C’est emplie d’une même tendresse, lecteur, que je prends la plume aujourd’hui pour rédiger cette déclaration d’amour.
Mon amour, mon ami, mon compagnon,
Quelle longue route nous avons parcourue, toi et moi ! C’est que nous avons dû nous découvrir avec les moyens du bord : jamais nous n’avons été présentés. Plus tard, bien plus tard dans notre relation, on m’a parlé de toi. J’avais déjà découvert beaucoup de tes secrets, alors. C’est toujours chouette de pouvoir se faire d’abord soi-même une opinion de qui est important dans nos vies. Et pourtant…
Si, pourtant, il n’y avait pas eu à ton égard un silence si éloquent, si méprisant, pendant nos premières années, nous aurions pu être amis bien plus tôt. Bien sûr, nous avons eu de la chance : nous nous aimons, nous sommes là l’un pour l’autre. Nous deux, c’est à la vie à la mort, jusqu’à la fin ! D’autres malheureusement ont connu la séparation bien trop tôt. Et sans doute, la mise à mort vivra toujours en leurs âmes et leurs corps. Tu te recroquevilles. Je suis en colère.
Ton nom te va si bien. Aussi exquis, aussi frais que toi. Un mot qui se prononce délicatement, sur le bout de la langue. Pas besoin de surnom, pas besoin de fioritures. Un bouton de rose ou un acronyme dont on pourrait être le maître, c’est plaisant, bien sûr. C’est rigolo. Mais ce n’est pas toi, mon ami, mon unique. Dans toute ta simplicité, toute la beauté de ta franchise. « Clitoris», c’est parfait : c’est personnel, c’est intime. On dirait un nom de fleur.

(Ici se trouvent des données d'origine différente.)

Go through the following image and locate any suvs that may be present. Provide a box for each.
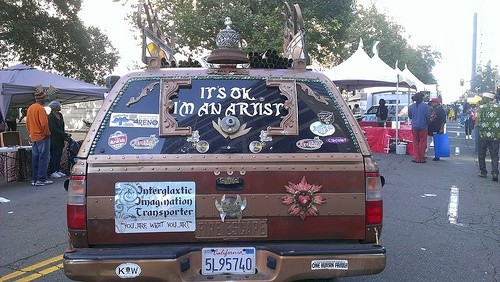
[61,68,387,282]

De quoi ont-ils tellement peur, l’as-tu compris, toi ? Signe des sorcières, porte d’entrée vers la folie, grand oublié de la recherche… tu as presqu’aussi mauvaise réputation que moi ! Avec tes terminaisons nerveuses par milliers, tu es le seul organe dédié au plaisir, serait-ce ça ? Encore un coup de ces pisse-vinaigre qui voudraient tellement une explication téléologique du monde, effrayés de ne pouvoir y trouver du sens ? Serait-ce aussi simple ? Qu’importe ! J’ai tellement d’amour pour tes bulbes, glandes et fourches que je ne permettrai jamais que l’on te manque de respect ! Je te protègerai, tu es en sécurité avec moi !
Je te remercie, mon amour, mon ami, mon compagnon, pour tous ces moments, à deux — ou (beaucoup) plus — où nous avons ri, oublié, partagé, vibré, vécu au plus profond de la vie. Quelle chance de s’être trouvés, et d’êtres restés si proches ! Quand je vois d’aucunes et le peu de cas qu’elles peuvent faire du leur. Le peu de soins qu’elles peuvent lui prodiguer ! Mais les femmes toujours ne ressemblent qu’aux femmes et d’entre elles les connes ne ressemblent qu’aux connes…
Viens, amour, ami, compagnon, prends-moi par la main et allons célébrer notre union comme nous savons si bien le faire et ne nous en lassons jamais !
P.S. : Lecteur, je te recommande chaudement le drôle, complet et intelligent documentaire Le clitoris, ce cher inconnu.